**WHAT THE TASK ASKS:** Lay out the records below as a Markdown table with the columns "Row" and "Line," covering everything from the line that contains "Roughly how far" down to the end of the records. Number each row, and leave out blank lines.

**INFORMATION SUPPLIED:**
════════════════════

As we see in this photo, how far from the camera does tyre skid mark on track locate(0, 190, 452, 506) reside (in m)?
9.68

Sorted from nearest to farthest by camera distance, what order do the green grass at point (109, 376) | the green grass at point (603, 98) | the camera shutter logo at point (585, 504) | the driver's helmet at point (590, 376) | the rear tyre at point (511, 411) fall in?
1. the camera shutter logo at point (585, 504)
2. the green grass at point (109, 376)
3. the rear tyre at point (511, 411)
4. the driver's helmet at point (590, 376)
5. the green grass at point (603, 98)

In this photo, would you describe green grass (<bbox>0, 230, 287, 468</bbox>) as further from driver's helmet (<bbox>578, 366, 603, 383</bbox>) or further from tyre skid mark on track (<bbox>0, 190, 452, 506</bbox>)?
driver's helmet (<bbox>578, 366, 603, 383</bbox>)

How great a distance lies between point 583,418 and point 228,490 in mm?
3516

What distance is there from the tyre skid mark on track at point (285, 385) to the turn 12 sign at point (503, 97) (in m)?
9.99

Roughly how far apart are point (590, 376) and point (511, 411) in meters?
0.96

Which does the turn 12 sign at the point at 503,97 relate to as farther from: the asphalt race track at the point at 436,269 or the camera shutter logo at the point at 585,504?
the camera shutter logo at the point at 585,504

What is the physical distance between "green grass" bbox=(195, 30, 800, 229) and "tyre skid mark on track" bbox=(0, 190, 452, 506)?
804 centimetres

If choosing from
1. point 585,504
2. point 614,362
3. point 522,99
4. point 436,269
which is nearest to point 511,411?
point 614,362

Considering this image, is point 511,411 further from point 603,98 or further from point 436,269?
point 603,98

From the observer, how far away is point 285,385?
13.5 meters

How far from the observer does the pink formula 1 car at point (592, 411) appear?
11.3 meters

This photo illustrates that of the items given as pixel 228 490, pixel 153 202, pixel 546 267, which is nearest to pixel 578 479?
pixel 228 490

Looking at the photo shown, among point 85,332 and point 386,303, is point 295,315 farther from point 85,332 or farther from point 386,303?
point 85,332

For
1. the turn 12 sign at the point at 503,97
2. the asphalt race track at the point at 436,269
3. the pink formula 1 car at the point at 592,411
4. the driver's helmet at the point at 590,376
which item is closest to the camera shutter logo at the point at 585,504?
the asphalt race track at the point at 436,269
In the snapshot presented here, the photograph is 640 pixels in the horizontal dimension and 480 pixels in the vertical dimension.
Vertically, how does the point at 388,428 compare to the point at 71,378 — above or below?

════════════════════

**RESPONSE TO THE EXERCISE:**
| Row | Line |
|---|---|
| 1 | Roughly how far apart are point (590, 376) and point (511, 411) in meters? |
| 2 | 0.96 |
| 3 | Which does the turn 12 sign at the point at 503,97 relate to as farther from: the asphalt race track at the point at 436,269 or the camera shutter logo at the point at 585,504? |
| 4 | the camera shutter logo at the point at 585,504 |
| 5 | What is the physical distance between "green grass" bbox=(195, 30, 800, 229) and "tyre skid mark on track" bbox=(0, 190, 452, 506)? |
| 6 | 804 centimetres |
| 7 | If choosing from |
| 8 | 1. point 585,504 |
| 9 | 2. point 614,362 |
| 10 | 3. point 522,99 |
| 11 | 4. point 436,269 |
| 12 | which is nearest to point 511,411? |
| 13 | point 614,362 |
| 14 | Considering this image, is point 511,411 further from point 603,98 or further from point 436,269? |
| 15 | point 603,98 |
| 16 | From the observer, how far away is point 285,385? |
| 17 | 13.5 meters |
| 18 | How far from the observer does the pink formula 1 car at point (592, 411) appear? |
| 19 | 11.3 meters |
| 20 | This photo illustrates that of the items given as pixel 228 490, pixel 153 202, pixel 546 267, which is nearest to pixel 578 479? |
| 21 | pixel 228 490 |
| 22 | Looking at the photo shown, among point 85,332 and point 386,303, is point 295,315 farther from point 85,332 or farther from point 386,303? |
| 23 | point 85,332 |
| 24 | For |
| 25 | 1. the turn 12 sign at the point at 503,97 |
| 26 | 2. the asphalt race track at the point at 436,269 |
| 27 | 3. the pink formula 1 car at the point at 592,411 |
| 28 | 4. the driver's helmet at the point at 590,376 |
| 29 | which item is closest to the camera shutter logo at the point at 585,504? |
| 30 | the asphalt race track at the point at 436,269 |
| 31 | In the snapshot presented here, the photograph is 640 pixels in the horizontal dimension and 480 pixels in the vertical dimension. |
| 32 | Vertically, how does the point at 388,428 compare to the point at 71,378 — above or below? |